IHRE AUFGABEN
[A] Welche Trefferquote schreibt Vitali Klitschko im Text über die Ramstein-Konferenz dem Luftabwehrsystem Iris-T SLM zu?
[B] Schreiben Sie bitte den Text über die Ramstein-Konferenz im Anschluss an seine letzte Zeile weiter.

VORLIEGENDER TEXTAUSZUG
================
Erneut tagen die Unterstützerländer der Ukraine in Ramstein. Die Offensive von Selenskyjs Truppen könnte jederzeit beginnen. Wie kann der Westen jetzt noch helfen?
Ein Waffensystem hat es Vitali Klitschko besonders angetan. "Trefferquote 100 Prozent" besitze das Luftabwehrsystem Iris-T SLM, das Deutschland an die Ukraine geliefert hat. Das System habe die Sicherheit in der ukrainischen Hauptstadt Kiew deutlich erhöht, sagte deren Bürgermeister kürzlich der "Süddeutschen Zeitung."
Nicht nur Klitschko, einst Profiboxer, dürfte sich daher gefreut haben, dass Deutschland dem Land in dieser Woche ein zweites solches System geliefert hat. Doch damit nicht genug: Auch ein zweites Patriot-Luftabwehrsystem sei mittlerweile eingetroffen, verkündete die Bundesregierung am Mittwoch. "Eine effektive Luftverteidigung ist die Lebensversicherung der Ukraine", betonte Oberstleutnant Markus König, der für die Ausbildung ukrainischer Soldaten an dem System verantwortlich war.
Eine effektive Luftabwehr wird die Ukraine auch nötig haben, wenn die Frühjahrsoffensive beginnt: In dem Land ist die Hoffnung groß, dass die ukrainischen Soldaten auf dem Schlachtfeld gegen Russland die Oberhand gewinnen können. Wann der Großangriff genau beginnt, weiß offiziell zwar niemand. Möglicherweise aber könnte die heute beginnende Konferenz der sogenannten Ukraine-Kontaktgruppe in Ramstein dazu dienen, sich in großen Rahmen noch mal abzustimmen. Was können die westlichen Partner jetzt noch tun, um die Offensive zu unterstützen?
"Dazu reicht die Zeit nicht"
================
BEREITGESTELLTES MATERIAL
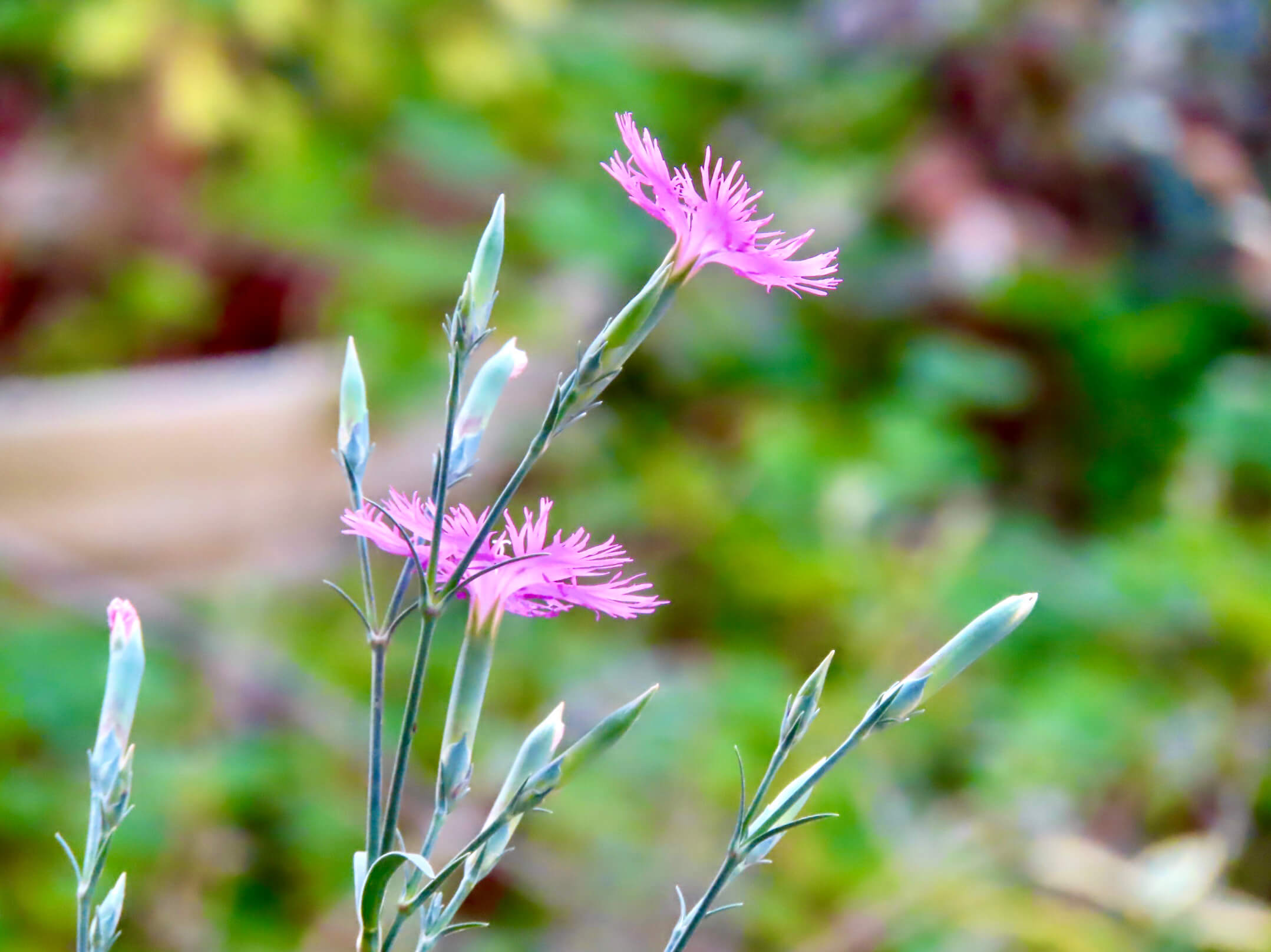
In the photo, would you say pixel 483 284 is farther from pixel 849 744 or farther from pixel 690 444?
pixel 690 444

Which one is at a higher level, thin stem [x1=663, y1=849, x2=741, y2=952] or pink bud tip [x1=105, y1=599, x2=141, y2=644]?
thin stem [x1=663, y1=849, x2=741, y2=952]

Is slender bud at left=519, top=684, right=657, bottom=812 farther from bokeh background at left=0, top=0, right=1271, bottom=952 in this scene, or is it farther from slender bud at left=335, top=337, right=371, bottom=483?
bokeh background at left=0, top=0, right=1271, bottom=952

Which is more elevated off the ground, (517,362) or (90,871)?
(517,362)

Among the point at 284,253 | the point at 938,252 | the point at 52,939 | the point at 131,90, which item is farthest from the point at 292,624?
the point at 938,252

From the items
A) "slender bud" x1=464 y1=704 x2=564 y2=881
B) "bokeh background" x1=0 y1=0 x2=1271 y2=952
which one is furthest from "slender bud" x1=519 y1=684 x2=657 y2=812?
"bokeh background" x1=0 y1=0 x2=1271 y2=952

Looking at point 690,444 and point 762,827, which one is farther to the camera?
point 690,444

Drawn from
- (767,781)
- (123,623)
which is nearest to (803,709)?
(767,781)
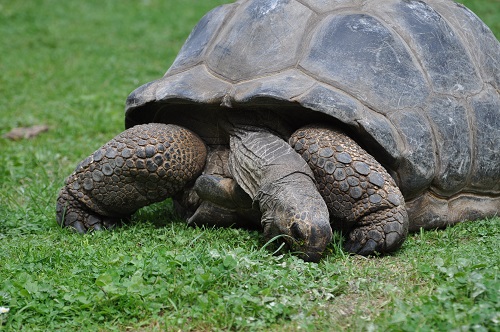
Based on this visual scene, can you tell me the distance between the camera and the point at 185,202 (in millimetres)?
================
ERGEBNISSE JE AUFGABE
[A] 100 Prozent.

[B]
"Es macht jetzt keinen Sinn, neue Waffensysteme zu liefern. Dazu reicht die Zeit nicht", sagte Rafael Loss vom European Council on Foreign Relations im Gespräch mit t-online. Ähnlich sieht es auch Burkhard Meißner vom German Institute for Defence and Strategic Studies: Grundsätzlich würde der Ukraine zwar jede Waffe helfen, allerdings sei das nicht alleine entscheidend, sondern, "dass alle Systeme auch in der richtigen Art zusammenwirken", sagte Meißner t-online.
Das scheint auch die Marschroute der Bundesregierung zu sein: "Was jetzt erforderlich ist, ist im Kern mehr vom selben", hatte auch Bundeskanzler Olaf Scholz zuletzt bei seinem Besuch in Portugal zu dem Thema gesagt.
Die Ukraine braucht aktuell vor allem mehr Artilleriemunition. Doch gerade dort seien auch die Reserven im Westen nicht sonderlich groß, sagt Rafael Loss. "Bei Munition kommen wir langsam an die Schmerzgrenzen, was geliefert werden kann." Das liege auch daran, dass man es in den vergangenen Monaten versäumt habe, die Kapazitäten der Industrie weiter auszubauen.
Neue Munition aus den USA
Gänzlich blank sind die westlichen Staaten allerdings noch nicht: Vor der Konferenz hatten die USA neue Waffenlieferungen im Wert von umgerechnet 297 Millionen Euro angekündigt. Hauptsächlich soll das Paket Artilleriegeschosse und Munition für den Mehrfachraketenwerfer Himars enthalten.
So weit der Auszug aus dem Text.